(Excerpts from a dataset)
────────────────────

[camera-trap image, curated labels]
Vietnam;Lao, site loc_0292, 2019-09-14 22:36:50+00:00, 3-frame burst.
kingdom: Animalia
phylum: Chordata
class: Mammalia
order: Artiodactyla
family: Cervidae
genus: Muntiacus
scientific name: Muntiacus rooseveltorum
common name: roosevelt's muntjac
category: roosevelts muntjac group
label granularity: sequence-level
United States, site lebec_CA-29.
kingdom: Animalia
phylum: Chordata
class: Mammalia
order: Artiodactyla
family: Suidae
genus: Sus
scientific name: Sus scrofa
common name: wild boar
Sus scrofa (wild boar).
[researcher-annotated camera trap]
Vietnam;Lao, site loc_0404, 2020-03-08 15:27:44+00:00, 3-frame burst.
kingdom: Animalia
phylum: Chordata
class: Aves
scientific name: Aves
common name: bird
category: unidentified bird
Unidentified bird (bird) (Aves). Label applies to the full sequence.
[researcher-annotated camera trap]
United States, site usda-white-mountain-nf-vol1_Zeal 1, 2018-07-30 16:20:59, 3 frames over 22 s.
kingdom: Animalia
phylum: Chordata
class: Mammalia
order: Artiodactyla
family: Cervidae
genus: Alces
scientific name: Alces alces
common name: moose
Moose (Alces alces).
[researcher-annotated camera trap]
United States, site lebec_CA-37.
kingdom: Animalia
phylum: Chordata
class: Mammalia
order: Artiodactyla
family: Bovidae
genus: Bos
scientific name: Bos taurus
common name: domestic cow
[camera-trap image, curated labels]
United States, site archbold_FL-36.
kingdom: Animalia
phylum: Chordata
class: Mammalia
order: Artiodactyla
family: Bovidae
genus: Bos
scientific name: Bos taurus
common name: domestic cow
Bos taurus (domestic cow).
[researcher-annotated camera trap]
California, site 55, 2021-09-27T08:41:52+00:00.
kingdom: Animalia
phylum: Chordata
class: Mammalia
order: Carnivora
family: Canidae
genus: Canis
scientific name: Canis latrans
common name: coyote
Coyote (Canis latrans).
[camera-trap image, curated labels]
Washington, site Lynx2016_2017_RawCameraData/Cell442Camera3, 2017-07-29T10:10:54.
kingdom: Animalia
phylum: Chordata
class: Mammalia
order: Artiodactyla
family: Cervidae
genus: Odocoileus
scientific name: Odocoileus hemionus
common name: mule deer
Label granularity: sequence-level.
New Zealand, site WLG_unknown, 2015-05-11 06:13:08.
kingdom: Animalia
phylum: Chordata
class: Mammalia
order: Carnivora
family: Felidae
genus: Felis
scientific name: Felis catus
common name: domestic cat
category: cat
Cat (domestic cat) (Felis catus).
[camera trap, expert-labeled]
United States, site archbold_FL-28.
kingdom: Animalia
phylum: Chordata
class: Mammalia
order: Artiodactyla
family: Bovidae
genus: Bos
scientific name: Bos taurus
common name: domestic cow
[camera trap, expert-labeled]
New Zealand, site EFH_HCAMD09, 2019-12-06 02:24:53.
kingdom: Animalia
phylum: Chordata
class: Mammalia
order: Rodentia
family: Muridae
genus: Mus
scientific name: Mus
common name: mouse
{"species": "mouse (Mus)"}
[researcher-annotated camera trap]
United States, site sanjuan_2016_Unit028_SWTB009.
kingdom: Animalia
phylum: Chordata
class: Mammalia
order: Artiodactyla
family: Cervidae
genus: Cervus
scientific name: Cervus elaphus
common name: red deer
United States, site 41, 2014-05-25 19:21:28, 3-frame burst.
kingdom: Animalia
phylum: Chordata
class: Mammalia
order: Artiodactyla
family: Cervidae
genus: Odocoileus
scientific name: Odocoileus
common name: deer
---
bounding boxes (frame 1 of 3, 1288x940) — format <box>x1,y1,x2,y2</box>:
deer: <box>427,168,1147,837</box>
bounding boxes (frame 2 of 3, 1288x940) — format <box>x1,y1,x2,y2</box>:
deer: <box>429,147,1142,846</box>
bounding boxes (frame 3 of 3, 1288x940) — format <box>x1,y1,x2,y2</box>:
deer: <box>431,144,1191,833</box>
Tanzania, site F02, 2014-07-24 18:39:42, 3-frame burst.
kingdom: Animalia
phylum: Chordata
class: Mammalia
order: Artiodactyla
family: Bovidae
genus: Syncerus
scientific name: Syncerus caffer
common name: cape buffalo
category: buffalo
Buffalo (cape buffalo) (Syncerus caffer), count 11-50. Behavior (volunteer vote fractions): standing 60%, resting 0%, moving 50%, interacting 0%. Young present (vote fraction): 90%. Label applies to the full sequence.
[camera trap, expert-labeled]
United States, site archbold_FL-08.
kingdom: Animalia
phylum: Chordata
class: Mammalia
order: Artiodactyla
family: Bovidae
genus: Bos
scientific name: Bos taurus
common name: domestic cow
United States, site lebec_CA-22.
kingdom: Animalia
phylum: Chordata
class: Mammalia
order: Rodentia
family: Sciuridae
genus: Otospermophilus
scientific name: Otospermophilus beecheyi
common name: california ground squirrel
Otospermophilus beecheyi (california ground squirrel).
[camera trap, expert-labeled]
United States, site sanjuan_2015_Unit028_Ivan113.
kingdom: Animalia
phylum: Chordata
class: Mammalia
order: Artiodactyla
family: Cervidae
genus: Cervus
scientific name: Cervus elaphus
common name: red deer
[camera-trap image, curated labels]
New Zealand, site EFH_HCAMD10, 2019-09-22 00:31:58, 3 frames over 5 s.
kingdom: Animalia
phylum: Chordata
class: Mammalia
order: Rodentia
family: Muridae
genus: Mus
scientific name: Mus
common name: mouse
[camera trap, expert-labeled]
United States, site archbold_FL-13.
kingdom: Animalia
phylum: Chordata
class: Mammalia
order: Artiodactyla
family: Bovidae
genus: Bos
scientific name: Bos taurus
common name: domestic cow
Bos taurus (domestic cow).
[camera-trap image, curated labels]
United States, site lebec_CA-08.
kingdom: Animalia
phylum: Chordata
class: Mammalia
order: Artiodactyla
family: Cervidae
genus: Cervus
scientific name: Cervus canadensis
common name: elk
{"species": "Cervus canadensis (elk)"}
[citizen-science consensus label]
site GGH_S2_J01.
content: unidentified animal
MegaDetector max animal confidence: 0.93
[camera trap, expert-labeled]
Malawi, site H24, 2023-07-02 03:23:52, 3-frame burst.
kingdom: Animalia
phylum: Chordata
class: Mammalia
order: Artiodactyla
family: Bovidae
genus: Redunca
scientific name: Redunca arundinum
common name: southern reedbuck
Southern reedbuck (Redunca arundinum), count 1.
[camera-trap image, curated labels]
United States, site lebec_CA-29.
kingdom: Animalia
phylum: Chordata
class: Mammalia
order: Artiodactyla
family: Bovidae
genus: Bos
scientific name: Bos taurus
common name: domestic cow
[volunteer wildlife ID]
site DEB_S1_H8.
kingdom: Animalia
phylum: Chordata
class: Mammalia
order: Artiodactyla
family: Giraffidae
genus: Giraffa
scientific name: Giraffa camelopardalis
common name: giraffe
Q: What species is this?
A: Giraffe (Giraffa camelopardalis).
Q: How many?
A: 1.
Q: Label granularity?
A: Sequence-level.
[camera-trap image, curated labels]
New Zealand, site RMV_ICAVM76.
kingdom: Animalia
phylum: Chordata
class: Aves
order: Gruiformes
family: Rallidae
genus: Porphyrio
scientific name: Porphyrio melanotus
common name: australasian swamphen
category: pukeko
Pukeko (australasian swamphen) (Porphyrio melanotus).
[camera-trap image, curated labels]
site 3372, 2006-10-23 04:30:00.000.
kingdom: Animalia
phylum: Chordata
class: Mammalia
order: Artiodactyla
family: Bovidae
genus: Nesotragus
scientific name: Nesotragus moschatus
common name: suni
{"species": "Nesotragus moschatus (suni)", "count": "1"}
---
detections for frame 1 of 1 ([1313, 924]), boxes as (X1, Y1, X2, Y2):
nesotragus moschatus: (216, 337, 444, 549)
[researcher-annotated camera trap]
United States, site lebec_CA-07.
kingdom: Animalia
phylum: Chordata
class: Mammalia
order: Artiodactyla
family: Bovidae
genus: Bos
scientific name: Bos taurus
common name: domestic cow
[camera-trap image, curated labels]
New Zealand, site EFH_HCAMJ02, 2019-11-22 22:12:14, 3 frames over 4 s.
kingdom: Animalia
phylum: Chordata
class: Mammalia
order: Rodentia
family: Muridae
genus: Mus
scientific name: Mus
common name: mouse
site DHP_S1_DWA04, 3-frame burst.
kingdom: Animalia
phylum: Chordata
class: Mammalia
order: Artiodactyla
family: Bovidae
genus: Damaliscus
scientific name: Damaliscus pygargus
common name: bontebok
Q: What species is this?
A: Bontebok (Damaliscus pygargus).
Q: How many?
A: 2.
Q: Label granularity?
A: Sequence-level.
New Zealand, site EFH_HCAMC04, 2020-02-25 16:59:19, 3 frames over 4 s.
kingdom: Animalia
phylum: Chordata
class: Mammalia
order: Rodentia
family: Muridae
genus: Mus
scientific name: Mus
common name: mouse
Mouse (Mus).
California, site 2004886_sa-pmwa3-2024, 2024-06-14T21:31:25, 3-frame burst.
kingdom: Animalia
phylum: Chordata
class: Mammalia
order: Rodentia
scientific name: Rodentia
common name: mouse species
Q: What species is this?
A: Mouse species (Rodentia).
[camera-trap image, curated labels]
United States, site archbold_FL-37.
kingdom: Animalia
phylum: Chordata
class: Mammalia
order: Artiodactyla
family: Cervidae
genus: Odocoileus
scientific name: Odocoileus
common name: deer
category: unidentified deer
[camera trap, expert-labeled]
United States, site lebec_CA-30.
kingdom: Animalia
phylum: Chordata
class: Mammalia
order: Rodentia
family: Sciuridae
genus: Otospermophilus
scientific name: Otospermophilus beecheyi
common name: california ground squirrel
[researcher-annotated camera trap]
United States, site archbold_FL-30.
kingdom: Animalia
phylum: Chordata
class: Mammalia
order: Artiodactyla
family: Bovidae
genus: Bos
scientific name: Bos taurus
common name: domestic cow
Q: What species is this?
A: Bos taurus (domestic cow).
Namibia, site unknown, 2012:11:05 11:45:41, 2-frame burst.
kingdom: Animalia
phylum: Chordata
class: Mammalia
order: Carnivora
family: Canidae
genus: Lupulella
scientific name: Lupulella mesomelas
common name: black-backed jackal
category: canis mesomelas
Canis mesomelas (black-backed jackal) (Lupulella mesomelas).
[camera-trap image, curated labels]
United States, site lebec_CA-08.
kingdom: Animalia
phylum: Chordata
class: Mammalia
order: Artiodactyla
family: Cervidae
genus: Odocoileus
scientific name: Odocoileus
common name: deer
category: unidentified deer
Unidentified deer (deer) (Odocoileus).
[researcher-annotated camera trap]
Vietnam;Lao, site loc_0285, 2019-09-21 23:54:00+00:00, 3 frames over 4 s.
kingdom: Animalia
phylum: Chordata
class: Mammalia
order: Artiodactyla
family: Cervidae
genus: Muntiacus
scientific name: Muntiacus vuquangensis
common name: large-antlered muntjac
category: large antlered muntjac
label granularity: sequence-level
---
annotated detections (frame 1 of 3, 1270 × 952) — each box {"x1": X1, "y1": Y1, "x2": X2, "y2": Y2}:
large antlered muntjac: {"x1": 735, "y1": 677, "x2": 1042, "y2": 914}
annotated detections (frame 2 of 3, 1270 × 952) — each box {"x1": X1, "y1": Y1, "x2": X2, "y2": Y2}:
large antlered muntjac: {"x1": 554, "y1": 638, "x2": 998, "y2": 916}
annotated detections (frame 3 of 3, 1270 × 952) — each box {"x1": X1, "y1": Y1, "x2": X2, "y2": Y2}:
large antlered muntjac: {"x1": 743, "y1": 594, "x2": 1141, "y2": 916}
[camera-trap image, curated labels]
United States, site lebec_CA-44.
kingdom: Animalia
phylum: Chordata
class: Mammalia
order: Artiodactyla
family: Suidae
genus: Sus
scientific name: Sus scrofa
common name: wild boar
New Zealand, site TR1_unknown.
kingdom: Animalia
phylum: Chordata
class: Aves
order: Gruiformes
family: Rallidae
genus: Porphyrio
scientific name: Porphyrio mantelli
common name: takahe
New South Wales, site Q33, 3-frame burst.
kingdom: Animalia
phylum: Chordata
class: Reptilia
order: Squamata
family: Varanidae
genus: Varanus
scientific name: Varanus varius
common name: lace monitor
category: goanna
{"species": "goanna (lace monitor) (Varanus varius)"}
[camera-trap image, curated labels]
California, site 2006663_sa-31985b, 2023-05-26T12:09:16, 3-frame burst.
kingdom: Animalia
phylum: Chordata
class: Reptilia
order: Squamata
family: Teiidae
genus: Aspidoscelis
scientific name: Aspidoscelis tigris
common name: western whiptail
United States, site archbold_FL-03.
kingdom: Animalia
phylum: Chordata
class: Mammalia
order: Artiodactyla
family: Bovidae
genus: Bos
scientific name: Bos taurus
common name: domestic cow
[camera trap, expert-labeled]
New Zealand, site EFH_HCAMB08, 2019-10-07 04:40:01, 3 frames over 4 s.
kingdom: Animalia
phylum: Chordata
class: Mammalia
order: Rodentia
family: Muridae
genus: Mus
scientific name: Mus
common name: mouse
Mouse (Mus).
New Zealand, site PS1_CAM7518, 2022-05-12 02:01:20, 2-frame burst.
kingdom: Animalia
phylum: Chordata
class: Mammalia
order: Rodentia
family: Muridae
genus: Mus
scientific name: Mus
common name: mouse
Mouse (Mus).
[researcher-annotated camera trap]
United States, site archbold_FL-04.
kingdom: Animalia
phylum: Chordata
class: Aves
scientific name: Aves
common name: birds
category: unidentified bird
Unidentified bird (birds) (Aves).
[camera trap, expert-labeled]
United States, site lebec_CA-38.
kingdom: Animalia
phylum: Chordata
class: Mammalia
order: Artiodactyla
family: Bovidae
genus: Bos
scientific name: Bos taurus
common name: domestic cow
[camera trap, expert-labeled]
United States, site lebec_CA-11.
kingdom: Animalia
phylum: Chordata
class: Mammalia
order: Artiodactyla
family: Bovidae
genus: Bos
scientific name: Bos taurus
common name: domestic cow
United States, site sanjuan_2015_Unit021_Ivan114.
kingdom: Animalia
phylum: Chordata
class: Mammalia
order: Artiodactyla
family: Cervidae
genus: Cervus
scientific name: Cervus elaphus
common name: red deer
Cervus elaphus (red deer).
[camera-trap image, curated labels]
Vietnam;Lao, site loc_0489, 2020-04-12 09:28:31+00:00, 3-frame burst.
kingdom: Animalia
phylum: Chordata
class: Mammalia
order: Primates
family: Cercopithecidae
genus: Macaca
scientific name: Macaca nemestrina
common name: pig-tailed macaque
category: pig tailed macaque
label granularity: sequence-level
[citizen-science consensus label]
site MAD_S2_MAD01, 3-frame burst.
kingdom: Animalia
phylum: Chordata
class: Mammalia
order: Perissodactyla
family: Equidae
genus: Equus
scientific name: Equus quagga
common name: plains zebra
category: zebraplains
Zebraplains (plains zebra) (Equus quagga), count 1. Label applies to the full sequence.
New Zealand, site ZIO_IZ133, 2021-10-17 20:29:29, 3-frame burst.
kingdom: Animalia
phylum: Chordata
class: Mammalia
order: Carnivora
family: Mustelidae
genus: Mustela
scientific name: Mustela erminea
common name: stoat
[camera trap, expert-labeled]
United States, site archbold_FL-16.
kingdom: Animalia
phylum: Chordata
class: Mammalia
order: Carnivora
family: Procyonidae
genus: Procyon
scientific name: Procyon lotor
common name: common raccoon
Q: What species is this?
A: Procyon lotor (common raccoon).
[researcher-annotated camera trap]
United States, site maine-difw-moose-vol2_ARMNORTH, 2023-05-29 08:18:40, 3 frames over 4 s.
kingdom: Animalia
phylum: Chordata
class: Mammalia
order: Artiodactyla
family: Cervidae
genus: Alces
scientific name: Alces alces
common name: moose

────────────────────

## EXERCISE:
One inclusive range is required: first line of the data through the line containing "genus: Felis". Set it down exactly and output nothing else.

## REPLY:
[camera-trap image, curated labels]
Vietnam;Lao, site loc_0292, 2019-09-14 22:36:50+00:00, 3-frame burst.
kingdom: Animalia
phylum: Chordata
class: Mammalia
order: Artiodactyla
family: Cervidae
genus: Muntiacus
scientific name: Muntiacus rooseveltorum
common name: roosevelt's muntjac
category: roosevelts muntjac group
label granularity: sequence-level
United States, site lebec_CA-29.
kingdom: Animalia
phylum: Chordata
class: Mammalia
order: Artiodactyla
family: Suidae
genus: Sus
scientific name: Sus scrofa
common name: wild boar
Sus scrofa (wild boar).
[researcher-annotated camera trap]
Vietnam;Lao, site loc_0404, 2020-03-08 15:27:44+00:00, 3-frame burst.
kingdom: Animalia
phylum: Chordata
class: Aves
scientific name: Aves
common name: bird
category: unidentified bird
Unidentified bird (bird) (Aves). Label applies to the full sequence.
[researcher-annotated camera trap]
United States, site usda-white-mountain-nf-vol1_Zeal 1, 2018-07-30 16:20:59, 3 frames over 22 s.
kingdom: Animalia
phylum: Chordata
class: Mammalia
order: Artiodactyla
family: Cervidae
genus: Alces
scientific name: Alces alces
common name: moose
Moose (Alces alces).
[researcher-annotated camera trap]
United States, site lebec_CA-37.
kingdom: Animalia
phylum: Chordata
class: Mammalia
order: Artiodactyla
family: Bovidae
genus: Bos
scientific name: Bos taurus
common name: domestic cow
[camera-trap image, curated labels]
United States, site archbold_FL-36.
kingdom: Animalia
phylum: Chordata
class: Mammalia
order: Artiodactyla
family: Bovidae
genus: Bos
scientific name: Bos taurus
common name: domestic cow
Bos taurus (domestic cow).
[researcher-annotated camera trap]
California, site 55, 2021-09-27T08:41:52+00:00.
kingdom: Animalia
phylum: Chordata
class: Mammalia
order: Carnivora
family: Canidae
genus: Canis
scientific name: Canis latrans
common name: coyote
Coyote (Canis latrans).
[camera-trap image, curated labels]
Washington, site Lynx2016_2017_RawCameraData/Cell442Camera3, 2017-07-29T10:10:54.
kingdom: Animalia
phylum: Chordata
class: Mammalia
order: Artiodactyla
family: Cervidae
genus: Odocoileus
scientific name: Odocoileus hemionus
common name: mule deer
Label granularity: sequence-level.
New Zealand, site WLG_unknown, 2015-05-11 06:13:08.
kingdom: Animalia
phylum: Chordata
class: Mammalia
order: Carnivora
family: Felidae
genus: Felis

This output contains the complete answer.